■ WHAT TO PRODUCE ■
Put the listing lines into a Markdown table with the columns No. and Line, starting at the line that contains "What amount of" and ending at the last line of the listing, leaving out blank lines. Include only those lines.

============

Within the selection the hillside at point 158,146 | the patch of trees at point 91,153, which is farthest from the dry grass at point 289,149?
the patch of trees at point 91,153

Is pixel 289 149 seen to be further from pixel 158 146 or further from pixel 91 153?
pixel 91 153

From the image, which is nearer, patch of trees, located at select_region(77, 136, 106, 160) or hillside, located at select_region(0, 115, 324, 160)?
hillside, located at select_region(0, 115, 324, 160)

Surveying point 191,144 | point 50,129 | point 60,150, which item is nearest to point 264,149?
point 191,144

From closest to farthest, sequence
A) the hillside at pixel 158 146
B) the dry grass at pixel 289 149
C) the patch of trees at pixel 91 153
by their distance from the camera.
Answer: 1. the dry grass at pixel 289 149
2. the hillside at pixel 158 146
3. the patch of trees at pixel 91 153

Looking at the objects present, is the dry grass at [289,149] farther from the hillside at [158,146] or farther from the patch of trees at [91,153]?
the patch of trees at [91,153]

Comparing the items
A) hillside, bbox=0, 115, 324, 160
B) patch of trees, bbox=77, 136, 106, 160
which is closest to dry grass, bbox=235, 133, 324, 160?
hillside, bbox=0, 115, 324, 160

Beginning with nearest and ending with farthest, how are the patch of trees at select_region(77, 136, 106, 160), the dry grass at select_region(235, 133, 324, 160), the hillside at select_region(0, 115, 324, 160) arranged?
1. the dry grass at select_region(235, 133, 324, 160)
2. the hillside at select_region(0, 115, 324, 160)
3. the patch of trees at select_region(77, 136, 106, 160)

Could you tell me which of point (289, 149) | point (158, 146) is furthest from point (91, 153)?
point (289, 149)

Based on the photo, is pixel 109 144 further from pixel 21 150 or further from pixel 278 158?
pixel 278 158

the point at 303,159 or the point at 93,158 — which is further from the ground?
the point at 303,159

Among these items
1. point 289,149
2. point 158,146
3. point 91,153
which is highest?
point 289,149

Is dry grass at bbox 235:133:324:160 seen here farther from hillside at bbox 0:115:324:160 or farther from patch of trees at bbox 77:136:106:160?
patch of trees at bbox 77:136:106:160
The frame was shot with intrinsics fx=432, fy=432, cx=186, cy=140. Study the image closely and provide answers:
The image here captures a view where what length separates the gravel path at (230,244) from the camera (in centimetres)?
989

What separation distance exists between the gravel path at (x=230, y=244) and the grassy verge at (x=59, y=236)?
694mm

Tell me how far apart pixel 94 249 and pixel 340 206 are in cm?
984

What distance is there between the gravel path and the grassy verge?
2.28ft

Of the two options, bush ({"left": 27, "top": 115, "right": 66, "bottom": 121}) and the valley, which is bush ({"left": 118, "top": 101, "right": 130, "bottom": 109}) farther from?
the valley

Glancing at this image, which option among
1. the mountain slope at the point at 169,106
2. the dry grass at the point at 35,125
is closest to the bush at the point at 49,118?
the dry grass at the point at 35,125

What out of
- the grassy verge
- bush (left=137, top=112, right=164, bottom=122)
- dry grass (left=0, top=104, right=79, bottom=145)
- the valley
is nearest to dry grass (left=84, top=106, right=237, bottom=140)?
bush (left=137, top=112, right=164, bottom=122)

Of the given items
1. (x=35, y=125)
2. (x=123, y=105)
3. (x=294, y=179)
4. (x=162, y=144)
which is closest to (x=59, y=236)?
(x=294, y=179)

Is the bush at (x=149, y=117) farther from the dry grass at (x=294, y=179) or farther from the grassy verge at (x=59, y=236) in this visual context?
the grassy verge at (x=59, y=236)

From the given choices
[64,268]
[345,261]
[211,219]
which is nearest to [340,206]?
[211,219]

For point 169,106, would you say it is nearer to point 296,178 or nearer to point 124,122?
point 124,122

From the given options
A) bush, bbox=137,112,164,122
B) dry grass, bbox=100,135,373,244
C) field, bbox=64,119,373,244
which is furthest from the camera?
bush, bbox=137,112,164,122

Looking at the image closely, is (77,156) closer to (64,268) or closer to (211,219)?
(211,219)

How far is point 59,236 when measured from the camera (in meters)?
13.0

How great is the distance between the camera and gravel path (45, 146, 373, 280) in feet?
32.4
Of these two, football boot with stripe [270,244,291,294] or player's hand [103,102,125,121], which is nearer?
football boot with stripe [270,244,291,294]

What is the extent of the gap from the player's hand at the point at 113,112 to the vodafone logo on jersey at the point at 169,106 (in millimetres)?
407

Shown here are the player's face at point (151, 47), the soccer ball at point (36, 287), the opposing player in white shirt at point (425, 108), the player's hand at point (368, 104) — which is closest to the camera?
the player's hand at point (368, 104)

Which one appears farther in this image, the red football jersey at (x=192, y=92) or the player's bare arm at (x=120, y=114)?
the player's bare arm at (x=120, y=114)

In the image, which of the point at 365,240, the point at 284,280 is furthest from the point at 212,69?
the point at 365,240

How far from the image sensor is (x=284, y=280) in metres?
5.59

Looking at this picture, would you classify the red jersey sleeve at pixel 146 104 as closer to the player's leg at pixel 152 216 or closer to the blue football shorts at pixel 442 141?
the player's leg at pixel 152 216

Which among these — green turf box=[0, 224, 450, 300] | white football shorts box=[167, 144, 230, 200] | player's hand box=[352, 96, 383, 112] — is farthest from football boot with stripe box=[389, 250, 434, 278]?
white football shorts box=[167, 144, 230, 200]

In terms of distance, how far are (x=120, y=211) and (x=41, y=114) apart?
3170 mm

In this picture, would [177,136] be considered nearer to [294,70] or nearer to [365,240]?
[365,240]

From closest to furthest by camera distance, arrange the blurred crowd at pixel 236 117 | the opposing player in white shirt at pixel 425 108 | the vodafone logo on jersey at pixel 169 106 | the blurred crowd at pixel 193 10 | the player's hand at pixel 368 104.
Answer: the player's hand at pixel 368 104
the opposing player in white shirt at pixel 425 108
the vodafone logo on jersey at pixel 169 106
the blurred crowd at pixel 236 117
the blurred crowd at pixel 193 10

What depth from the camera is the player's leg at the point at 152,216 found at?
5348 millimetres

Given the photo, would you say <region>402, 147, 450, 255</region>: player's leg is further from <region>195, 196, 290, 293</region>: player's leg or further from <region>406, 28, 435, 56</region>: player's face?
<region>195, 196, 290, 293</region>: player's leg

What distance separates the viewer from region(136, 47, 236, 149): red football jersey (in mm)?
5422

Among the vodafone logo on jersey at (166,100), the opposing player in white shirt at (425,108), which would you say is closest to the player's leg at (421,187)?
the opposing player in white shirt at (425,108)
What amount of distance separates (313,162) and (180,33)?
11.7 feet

============

■ ANSWER FOR THIS EXERCISE ■
| No. | Line |
|---|---|
| 1 | What amount of distance separates (313,162) and (180,33)? |
| 2 | 11.7 feet |